_EXERCISE_. Whenever a line below mentions the word "Prepr", that line should be copied.

_WORKING DATA_.

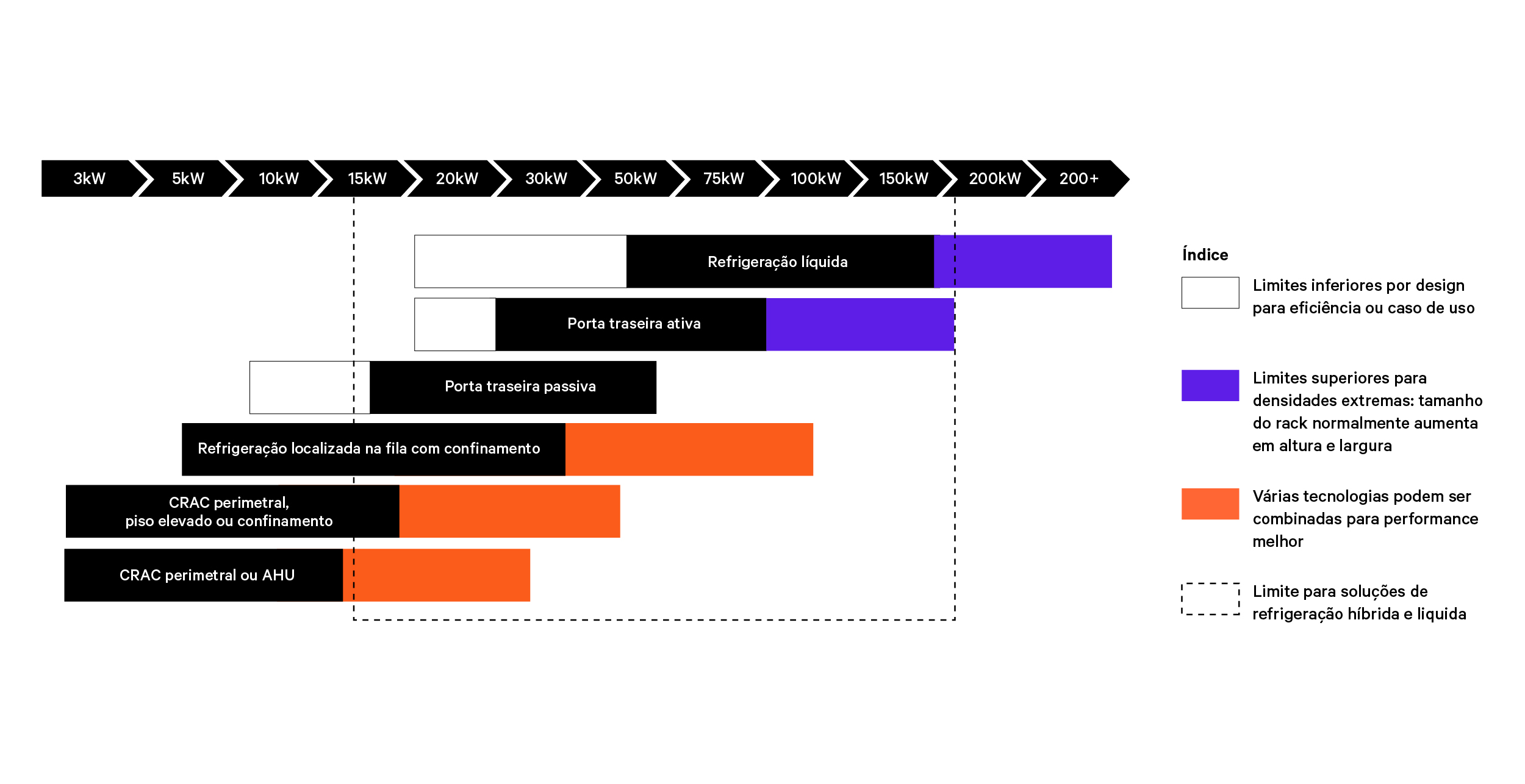 3kW 5kW 10kW 15kW 20kW 30kW 50kW 75kW 100kW 150kW 200kW 200+

Refrigeração líquida

Porta traseira ativa

Porta traseira passiva

Refrigeração localizada na fila com confinamento

CRAC perimetral, piso elevado ou confinamento

CRAC perimetral ou AHU

Índice

Limites inferiores por design para eficiência ou caso de uso

Limites superiores para densidades extremas: tamanho do rack normalmente aumenta em altura e largura

Várias tecnologias podem ser combinadas para performance melhor

Limite para soluções de refrigeração híbrida e liquida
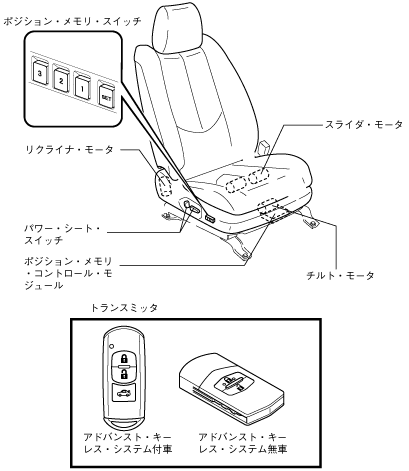 ポジション・メモリ・スイッチ

3
2
1
SET

スライダ・モータ

リクライナ・モータ

パワー・シート・スイッチ

ポジション・メモリ・コントロール・モジュール

チルト・モータ

トランスミッタ

アドバンスト・キーレス・システム付車

アドバンスト・キーレス・システム無車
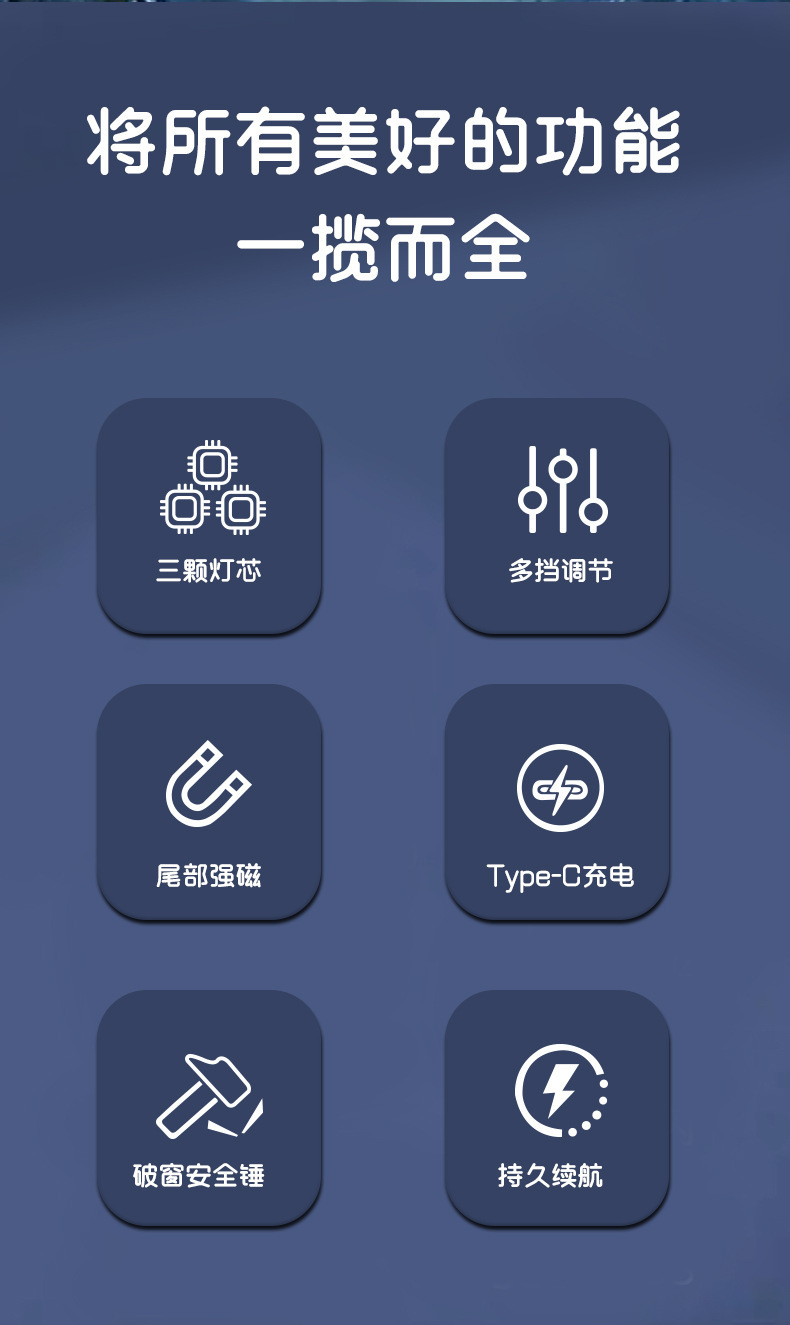 将所有美好的功能
一揽而全

三颗灯芯

多挡调节

尾部强磁

Type-C充电

破窗安全锤

持久续航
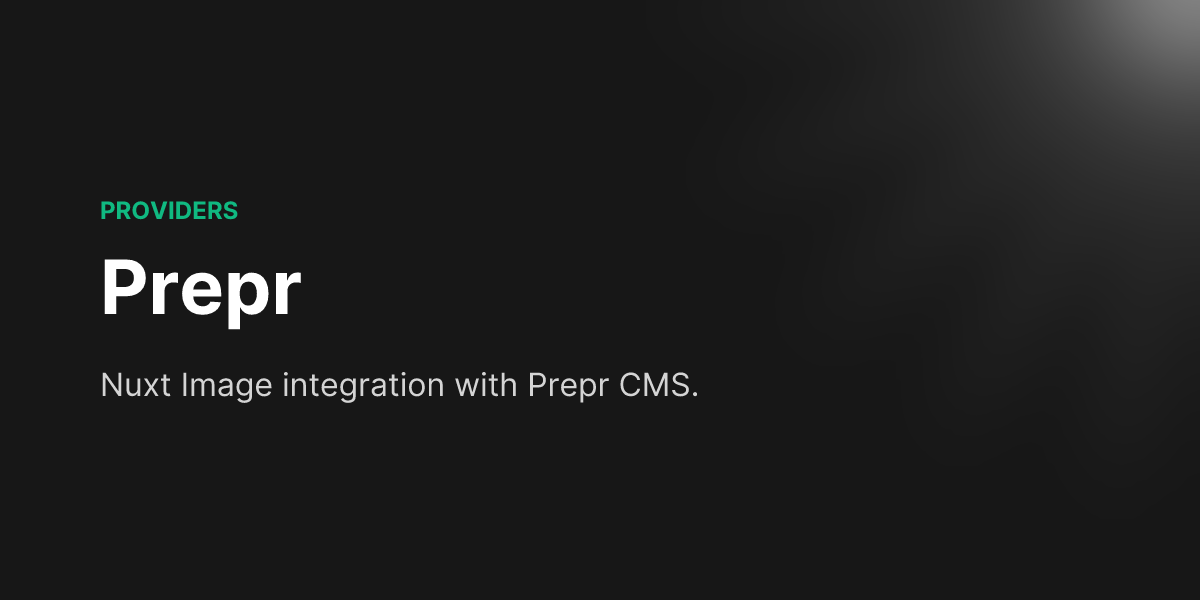 PROVIDERS

Prepr

Nuxt Image integration with Prepr CMS.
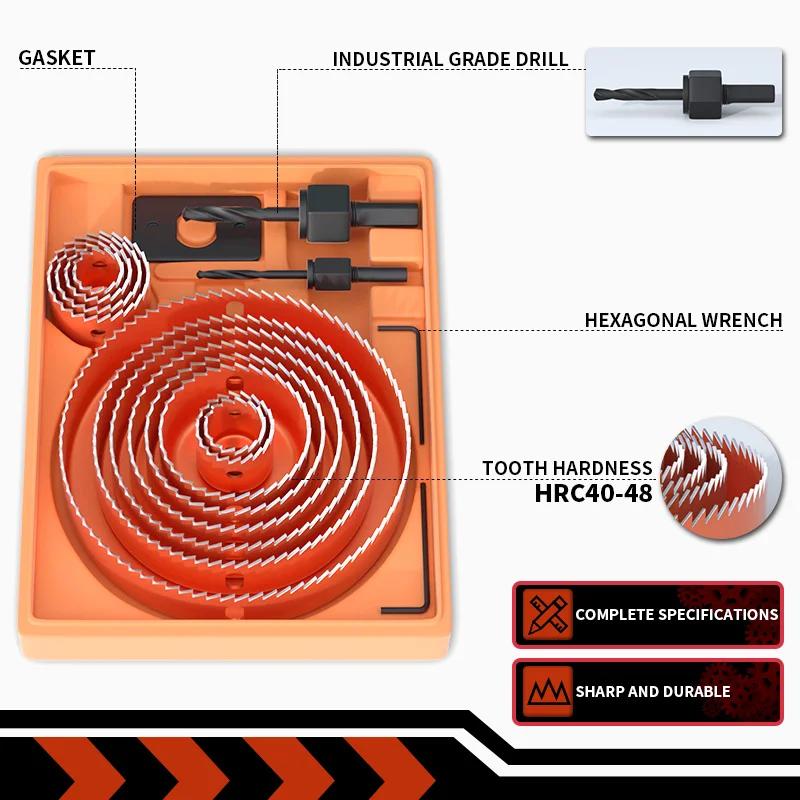 GASKET

INDUSTRIAL GRADE DRILL

HEXAGONAL WRENCH

TOOTH HARDNESS
HRC40-48

COMPLETE SPECIFICATIONS

SHARP AND DURABLE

_RESPONSE TO THIS EXERCISE_.
Prepr
Nuxt Image integration with Prepr CMS.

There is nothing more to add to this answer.